22 Patient-Specific Instruments and Implants in Reverse Shoulder Arthroplasty
Abstract
Reverse shoulder arthroplasty (RSA) can provide excellent function to patients with a spectrum of glenohumeral pathology; however, implant positioning remains a potential challenge of this nonanatomic prosthesis. The surgeon is tasked with tailoring their surgical plan to both the patient’s anatomy and the design attributes of the selected implant system. Preoperative planning with three-dimensional computed tomography imaging and virtual implants can help the surgeon determine the optimal placement of the glenosphere, select the correct implant size, and anticipate the need for bone grafting or specific implant design features. Patient-specific instrumentation (PSI) offers further customization to help the surgeon transfer information from the preoperative planning software to the patient. This chapter discusses the application of preoperative planning software and PSI in RSA and reviews the features of several commercially available systems.
22.1 Introduction
Reverse shoulder arthroplasty (RSA) can provide excellent function to patients with a spectrum of glenohumeral pathology; however, implant positioning remains a potential challenge of this nonanatomic prosthesis. Glenosphere malposition has been associated with a variety of complications including impingement, scapular notching, dislocation, component loosening, and early mechanical failure. Scapular notching is perhaps the most well-studied complication of RSA. Notching has a reported prevalence of 0 to 96%, depending on implant positioning and design, and signifies impingement of the humeral cup against the scapular neck during arm adduction and/or rotation of the humerus. Although notching is often clinically insignificant, it may represent suboptimal implant placement. Multiple studies have shown that glenosphere position relative to the scapula directly influences the incidence of notching.1,2,3,4,5,6
The glenosphere defines the center of rotation and biomechanical properties of the new joint. Clinical outcome may be influenced by both the design attributes of the selected implant system and the position of the glenosphere after surgical implantation. Design features such as increased glenosphere lateralization or a more varus humeral component neck-shaft angle have been associated with increased range of motion.1 The position of the glenosphere is determined by surgical technique. Positioning is straightforward in patients with minimal glenoid bone loss and a scapular neck of at least 1cm, but becomes more challenging in patients with significant glenoid bone loss or reduced scapular neck length (► Fig. 22.1). Preoperative planning with three-dimensional (3D) computed tomography (CT) imaging and virtual implants is especially helpful in these patients. Templating helps the surgeon choose the correct implant size and determine the optimal placement of the glenosphere relative to the scapula. Templating can also help the surgeon decide whether bone graft or patient-specific implant design features will help facilitate glenosphere placement. Patient-specific instrumentation (PSI) offers further customization to help the surgeon transfer information from the preoperative planning software to the patient.

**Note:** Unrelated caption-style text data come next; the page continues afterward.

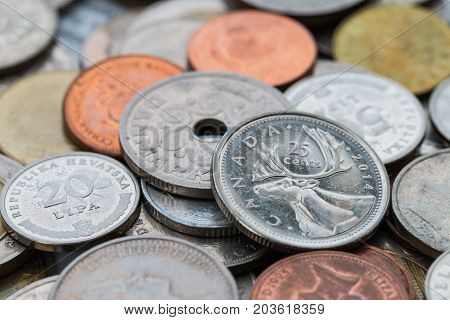 Set Of Coins From Different Countries Focus Of Canada Coins.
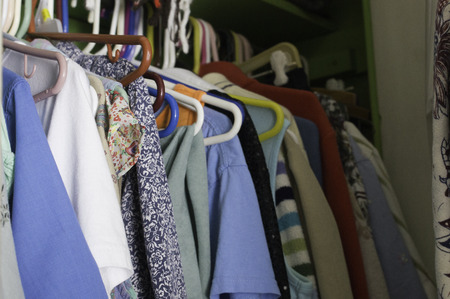 blouses: Assorted clothes on plastic hangers in a clothes closet. Stock Photo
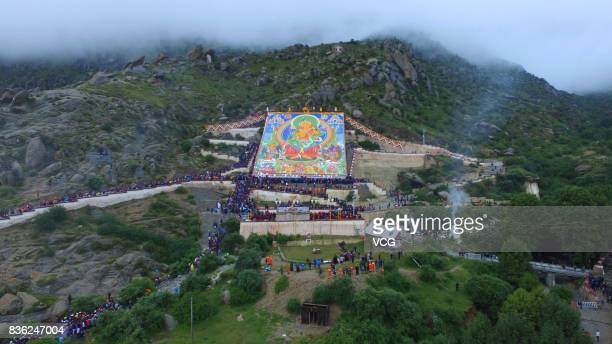 Local residents and tourists worship a large thangka during the Sho Dun Festival at Drepung Monastery on August 21 2017 in Lhasa China The Sho Dun...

This chapter is divided into three sections. The first section discusses the principles behind ideal implant placement. Emphasis is placed on how to position the glenosphere relative to the glenoid and scapula to optimize impingement-free range of motion and implant stability. Different implant design features that assist with glenosphere placement in specific circumstances are also discussed. The second section discusses how variations in scapular anatomy and glenoid bone loss affect surgical decision-making. This section highlights the utility of 3D preoperative planning software and the glenoid vault model to assist with implant placement. The third section discusses the role of PSI as a way to improve execution of the preoperative plan. This section reviews the current literature on PSI for anatomic and RSA. Several commercially available systems for 3D templating and PSI are also discussed.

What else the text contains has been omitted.